I picked up my first macro lens at the beginning of the winter, probably not the ideal season for macro photography, so I was really looking forward to the spring. I was raking in the backyard when I saw maple flowers on the ground, then looked up at the tree and saw they were up there. People have called our backyard maple a sugar maple so I think that is what these are. I used a spray bottle and a water dropper to get some water onto the blossoms. I'm practicing laying down drops of water. So in the first picture you can see a big drop of water; that's from the dropper. All the little droplets are from the spray bottle. The second picture has just water from the eyedropper.
Maple flowers are regular, pentamerous, and borne in racemes, corymbs, or umbels.

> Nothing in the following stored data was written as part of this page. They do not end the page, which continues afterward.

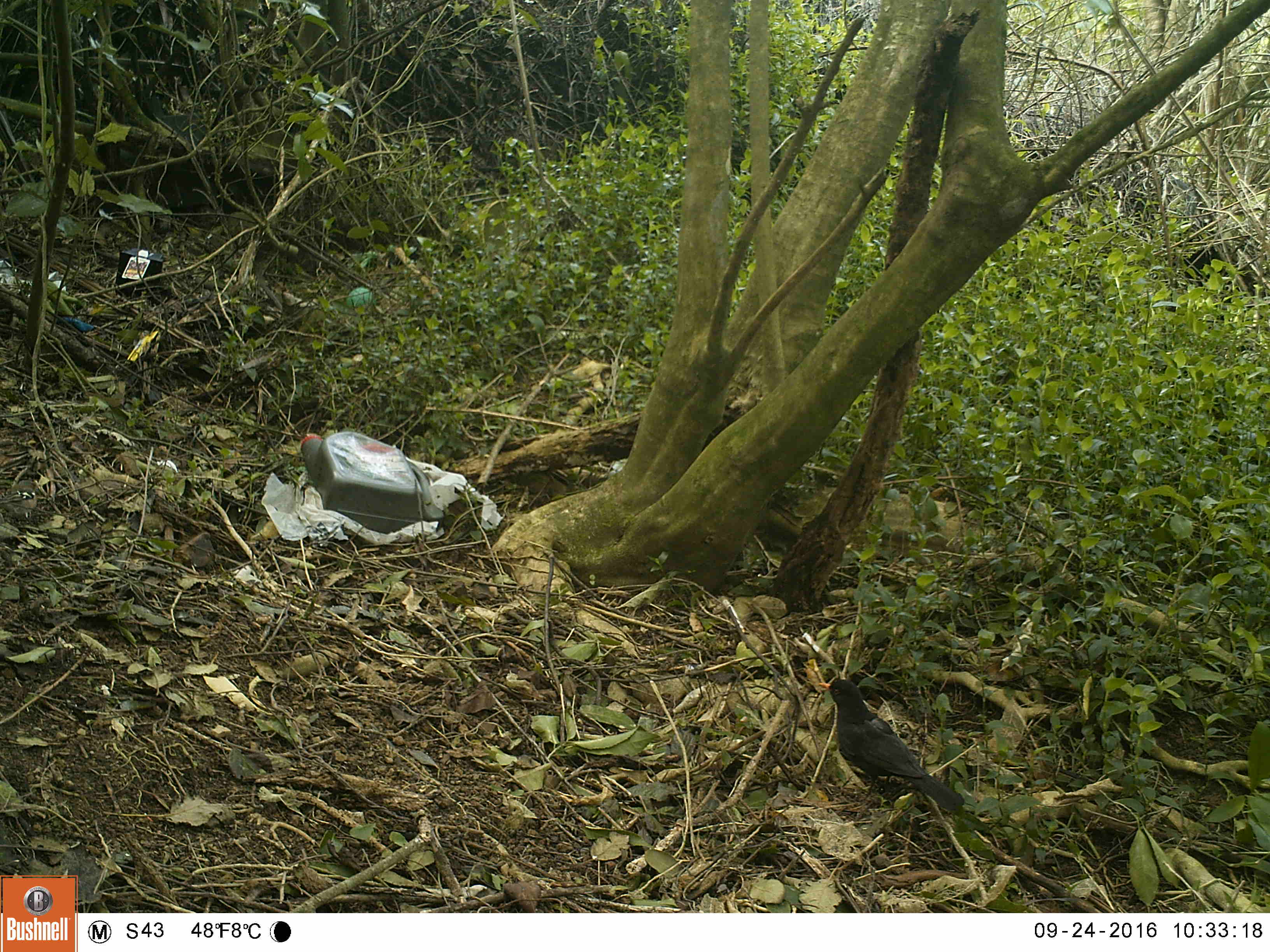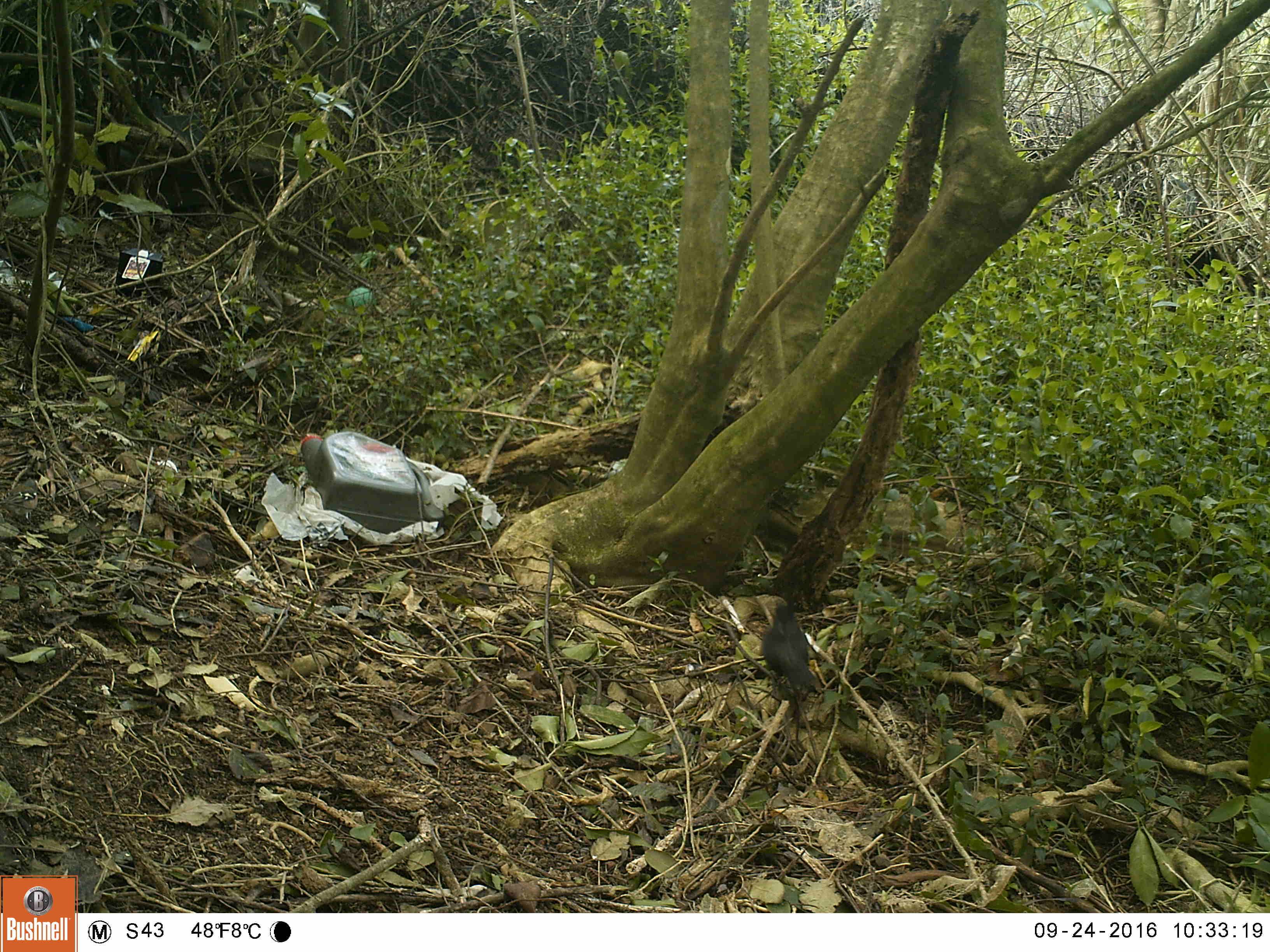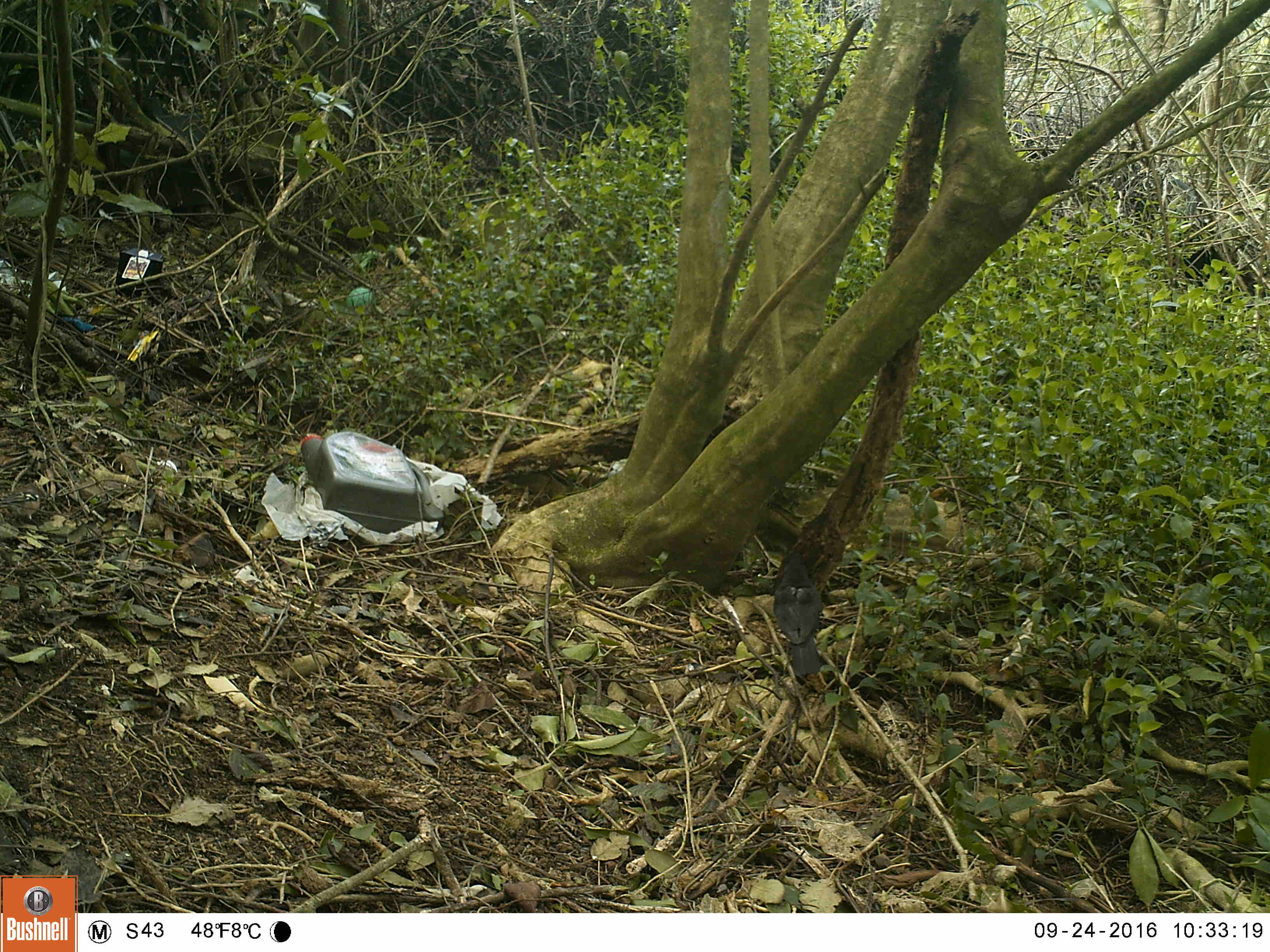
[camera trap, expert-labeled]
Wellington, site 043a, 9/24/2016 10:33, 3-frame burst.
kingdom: Animalia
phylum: Chordata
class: Aves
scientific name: Aves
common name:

They have four or five sepals, four or five petals about 1 – 6 mm long (absent in some species), four to ten stamens about 6 – 10 mm long, and two pistils or a pistil with two styles. The ovary is superior and has two carpels, whose wings elongate the flowers, making it easy to tell which flowers are female. Maples flower in late winter or early spring, in most species with or just after the appearance of the leaves, but in some before the trees leaf out.
Maple flowers are green, yellow, orange or red. Though individually small, the effect of an entire tree in flower can be striking in several species. Some maples are an early spring source of pollen and nectar for bees.